Residents of a South Beach condominium were in for a gruesome surprise when they left their building on Saturday morning. Awaiting them were the decapitated carcases of animals believed to be used in a religious sacrifice.
“At first, I thought it was a prop,” area resident Quintin Hill told the Local 10 News. “I really thought it was some kind of setup. That’s why when I walked around the corner I was like, ‘Am I walking into something I’m not supposed to?'”
The animals, several roosters, chickens, and one goat, all headless, were found laying alongside a the waterfront in a blue bag, presumably washed ashore from one of the neighboring islands. Animal control professionals believe that these animals were part of a ritual sacrifice, a practice that is quickly growing in popularity in the south of Florida. Unfortunately, the discoveries of mutilated animals are rising as well.

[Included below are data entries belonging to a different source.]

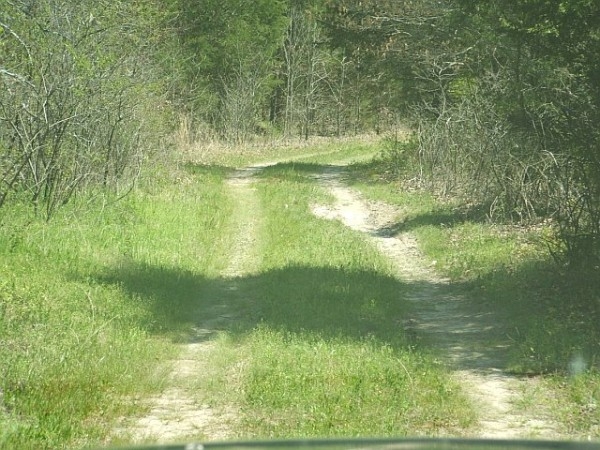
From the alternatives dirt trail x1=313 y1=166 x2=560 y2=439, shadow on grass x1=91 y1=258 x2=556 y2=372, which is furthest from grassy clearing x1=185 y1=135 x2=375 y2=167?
shadow on grass x1=91 y1=258 x2=556 y2=372

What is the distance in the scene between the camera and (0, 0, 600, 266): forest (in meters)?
11.5

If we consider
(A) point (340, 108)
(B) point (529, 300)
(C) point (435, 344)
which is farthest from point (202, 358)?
(A) point (340, 108)

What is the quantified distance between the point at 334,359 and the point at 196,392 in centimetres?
135

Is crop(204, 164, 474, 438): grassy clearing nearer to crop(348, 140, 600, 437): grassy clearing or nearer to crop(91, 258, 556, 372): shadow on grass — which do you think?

Animal activist Richard Cuoto told the NBC News that this goes on everywhere, but the strangely affluent area, a community teeming with the wealthy and the famous, was an unusual one for him.

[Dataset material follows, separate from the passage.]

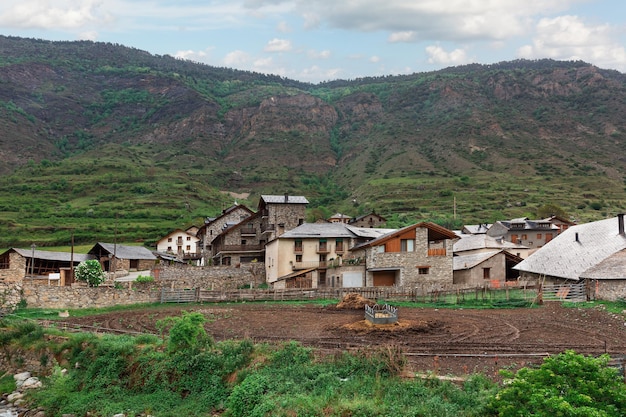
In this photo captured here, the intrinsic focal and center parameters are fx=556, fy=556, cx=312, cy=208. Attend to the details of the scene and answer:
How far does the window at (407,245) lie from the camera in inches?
1790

“We are getting more calls of animals getting sacrificed in Miami Beach,” Couto said. “But I have never found them in the middle of South Beach, just blocks from Ocean Drive.”
It’s believed that the ritual killings are linked to Santería, a religion of Cuban and West African descent that uses animal sacrifice as a means of healing. In 1993, the practice caused such a stir that it was brought before the Supreme Court in Church of Lukumi Babalu Aye v. City of Hialeah where it was ruled a constitutional right.
Cuoto was sure to add that just because it’s a right, that doesn’t mean you’re allowed to just scatter the bodies of carved up animals all willie-nillie.
“Handle the animals properly and dispose of them properly. You cannot throw these animals into the ocean. It’s a health issue for the public and, you know, it’s just wrong.”